2nd order differential equations

[pyroknife]

y''-3y'+2y=e^t y(0)=0 y'(0)=-1

yh=solution to homogeneous equation (y''-3y'+2y=0) = Ce^t+Ae^(2t)
C and A are constants

yp=solution to particular solution (e^t)
yp=ae^t where a is a constant. It turns out that this solves the homogenuous solution so I had to multiply it by a factor of t giving
yp=a*t*e^t
yp'=a(e^t+te^t)
yp''=a(e^t+e^t+te^2)=a(2e^2+te^2)
subsitution this into the original equation gives a=-1. Thus yp=-te^t

the solution is then y(t)=yh+yp=Ce^t+Ae^(2t)-te^t
Now I solve for C and A

0=C+A C=-A
y'(t)=Ce^t+2Ae^(2t)-e^t-te^2
-1=C+2A-1 -1=-A+2A-1 A=0 C=0


The problem with this is when I solve it I get that C=A=0 which means that the homogenuous solution was a TRIVIAL solution. I've never experienced a problem like this yet. Would that just mean the solution is y=yp=-te^2?

 

[Mark44]

y''-3y'+2y=e^t y(0)=0 y'(0)=-1

yh=solution to homogeneous equation (y''-3y'+2y=0) = Ce^t+Ae^(2t)
C and A are constants

yp=solution to particular solution (e^t)
yp=ae^t where a is a constant. It turns out that this solves the homogenuous solution so I had to multiply it by a factor of t giving
yp=a*t*e^t
yp'=a(e^t+te^t)
yp''=a(e^t+e^t+te^2)=a(2e^2+te^2)
subsitution this into the original equation gives a=-1. Thus yp=-te^t

the solution is then y(t)=yh+yp=Ce^t+Ae^(2t)-te^t
Now I solve for C and A

0=C+A C=-A
y'(t)=Ce^t+2Ae^(2t)-e^t-te^2
-1=C+2A-1 -1=-A+2A-1 A=0 C=0


The problem with this is when I solve it I get that C=A=0 which means that the homogenuous solution was a TRIVIAL solution. I've never experienced a problem like this yet.

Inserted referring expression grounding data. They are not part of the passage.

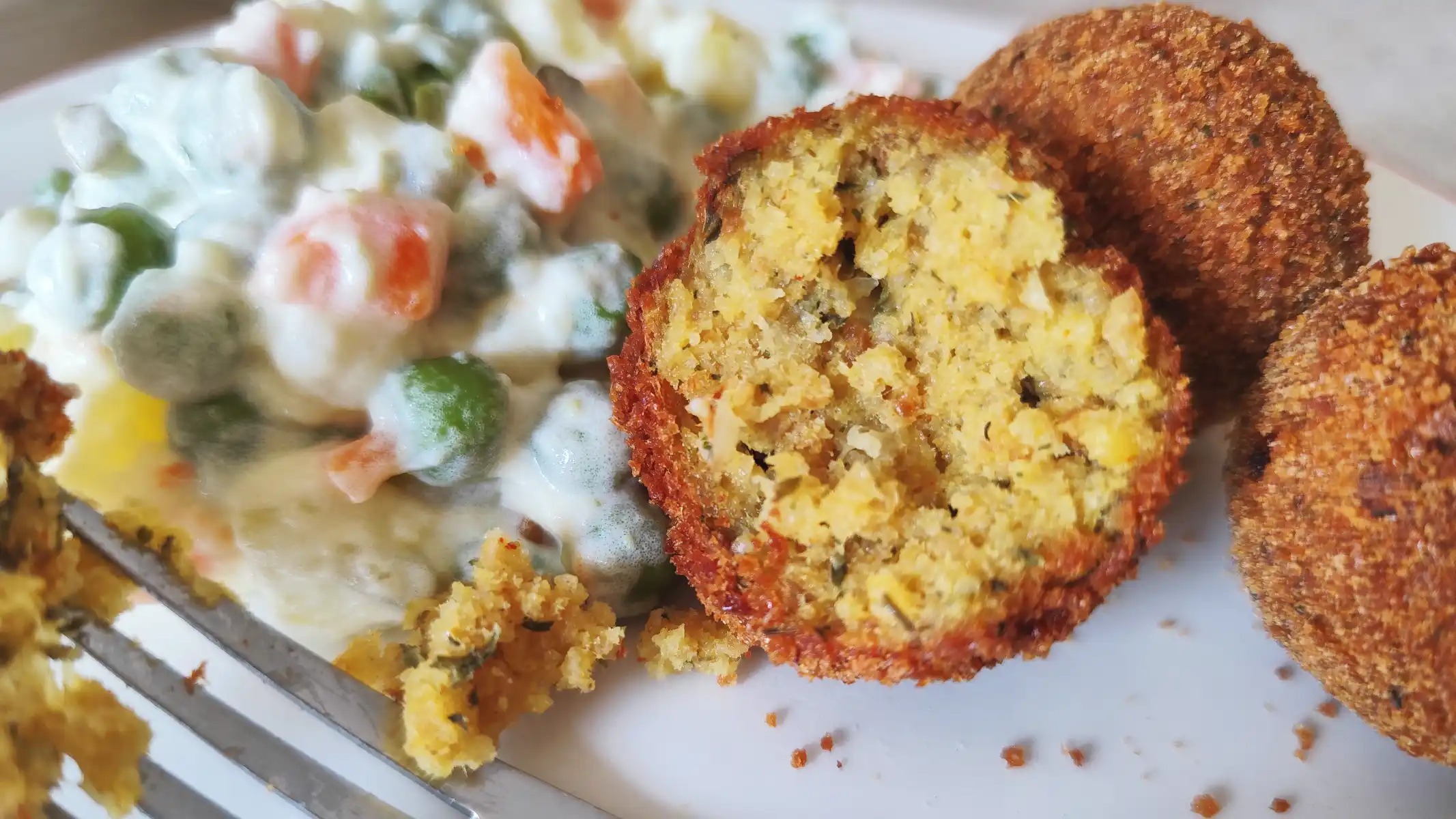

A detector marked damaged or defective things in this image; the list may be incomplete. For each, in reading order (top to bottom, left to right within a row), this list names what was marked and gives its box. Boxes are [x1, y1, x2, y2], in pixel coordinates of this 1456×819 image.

broken croquette piece [608, 94, 1188, 687]
broken croquette piece [334, 532, 620, 779]
broken croquette piece [638, 607, 751, 687]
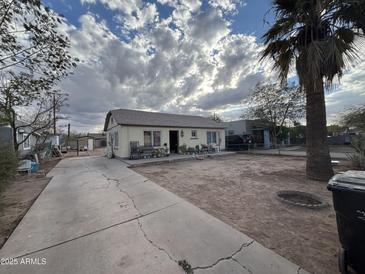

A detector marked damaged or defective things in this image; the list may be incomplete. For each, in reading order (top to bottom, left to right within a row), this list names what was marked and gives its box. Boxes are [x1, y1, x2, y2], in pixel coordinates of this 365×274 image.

crack in concrete [191, 240, 253, 272]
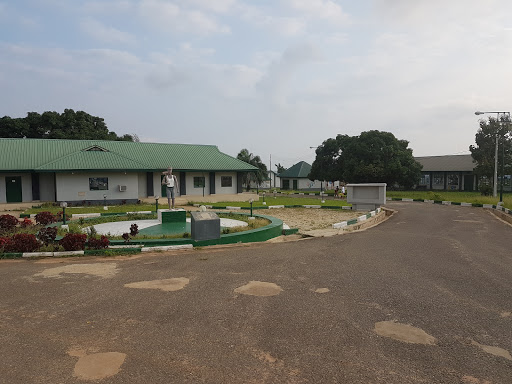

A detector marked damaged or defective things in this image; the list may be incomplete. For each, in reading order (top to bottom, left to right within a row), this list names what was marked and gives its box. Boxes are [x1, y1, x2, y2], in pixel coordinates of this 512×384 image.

pothole in road [33, 262, 117, 278]
pothole in road [372, 320, 436, 344]
pothole in road [472, 340, 512, 362]
pothole in road [72, 352, 126, 380]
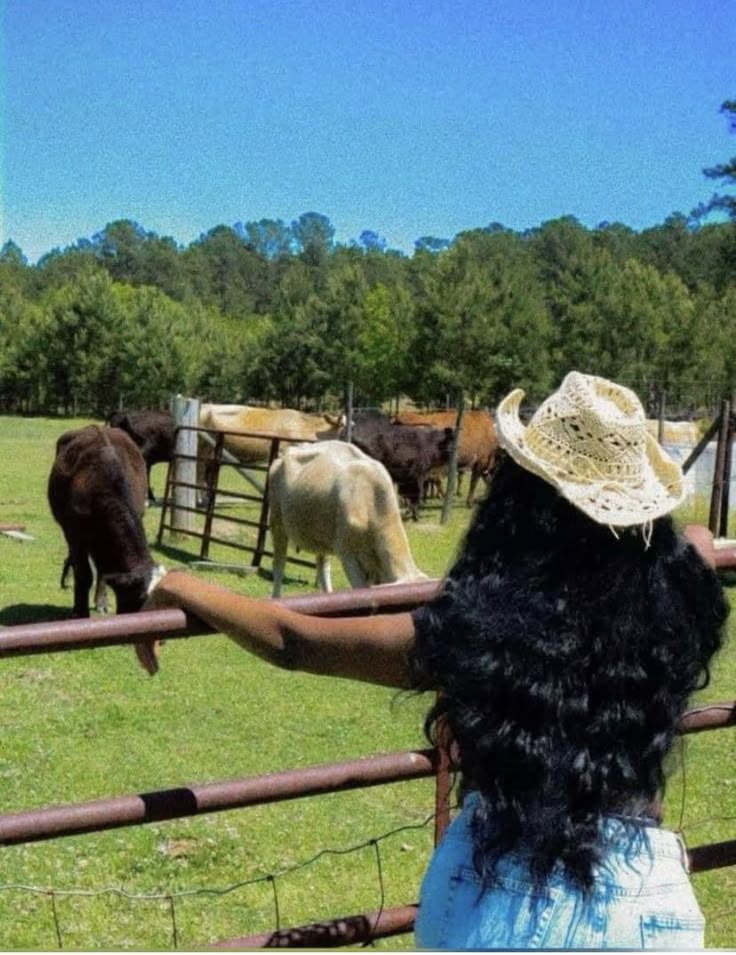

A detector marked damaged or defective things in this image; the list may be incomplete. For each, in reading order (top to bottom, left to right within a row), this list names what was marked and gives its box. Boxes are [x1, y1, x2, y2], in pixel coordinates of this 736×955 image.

rusty metal fence [155, 424, 316, 576]
rusty metal fence [0, 584, 732, 948]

Would that just mean the solution is y=yp=-te^2?

You can check for yourself.
First, verify that your general solution satisifies the initial conditions.
Second, verify that your general solution satisfies the differential equation.

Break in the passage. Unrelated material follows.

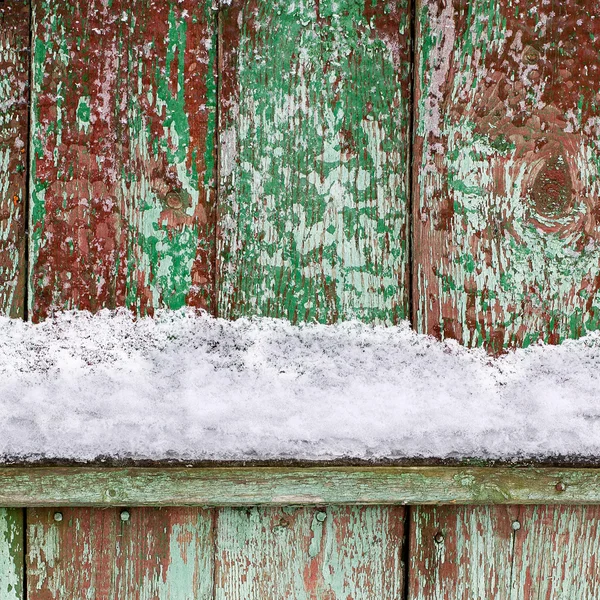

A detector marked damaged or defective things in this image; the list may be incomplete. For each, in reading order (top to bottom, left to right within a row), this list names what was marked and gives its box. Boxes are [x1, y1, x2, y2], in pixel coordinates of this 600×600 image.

rusty nail [165, 193, 182, 212]
splintered wood edge [0, 464, 596, 506]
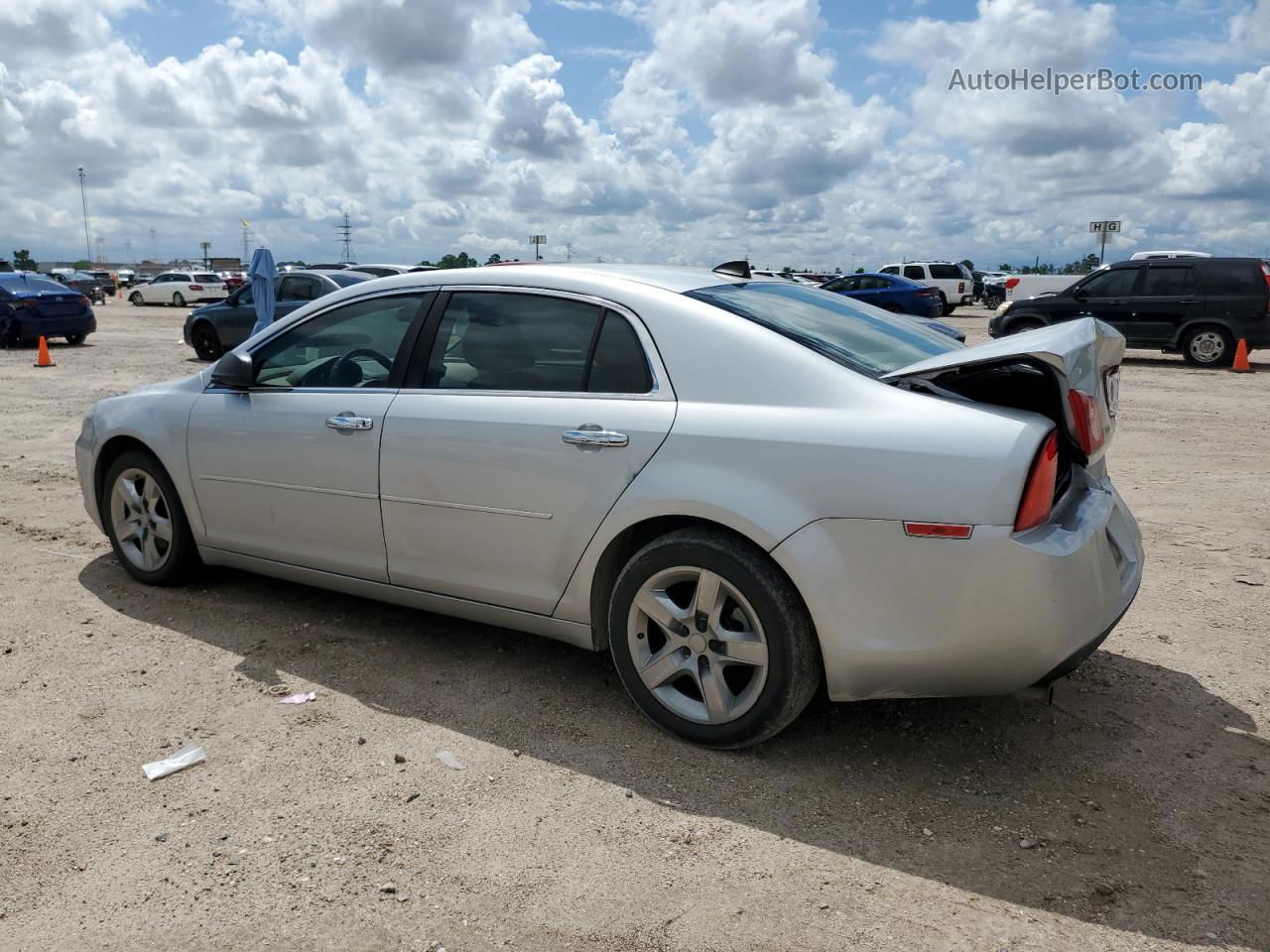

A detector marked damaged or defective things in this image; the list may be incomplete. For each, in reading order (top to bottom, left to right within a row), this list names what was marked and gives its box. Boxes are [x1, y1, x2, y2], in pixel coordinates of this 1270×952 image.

damaged trunk lid [877, 317, 1127, 466]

If both check out, you're golden.

 

[pyroknife]

You can check for yourself.
First, verify that your general solution satisifies the initial conditions.
Second, verify that your general solution satisfies the differential equation.

If both check out, you're golden.

Yes, I know that, but in this case the particular solution is also the general solution. The particular solution always solves the differential equation and its initial conditions. Checking that would only prove the particular solution solves the diff eq. If I made a mistake where the homogenuous equation was not = 0, then this method will not let me see that.

 

[Mark44]

That all comes out in the wash, so to speak. Again, if your general solution satisfies the initial conditions and the differential equation, it's good.

The complementary function, which is the solution to the homogeneous equation, is a solution to the homogeneous equation for any values of the constants, including the case where both are zero. For your problem, the complementary function was the trivial solution because of the initial conditions.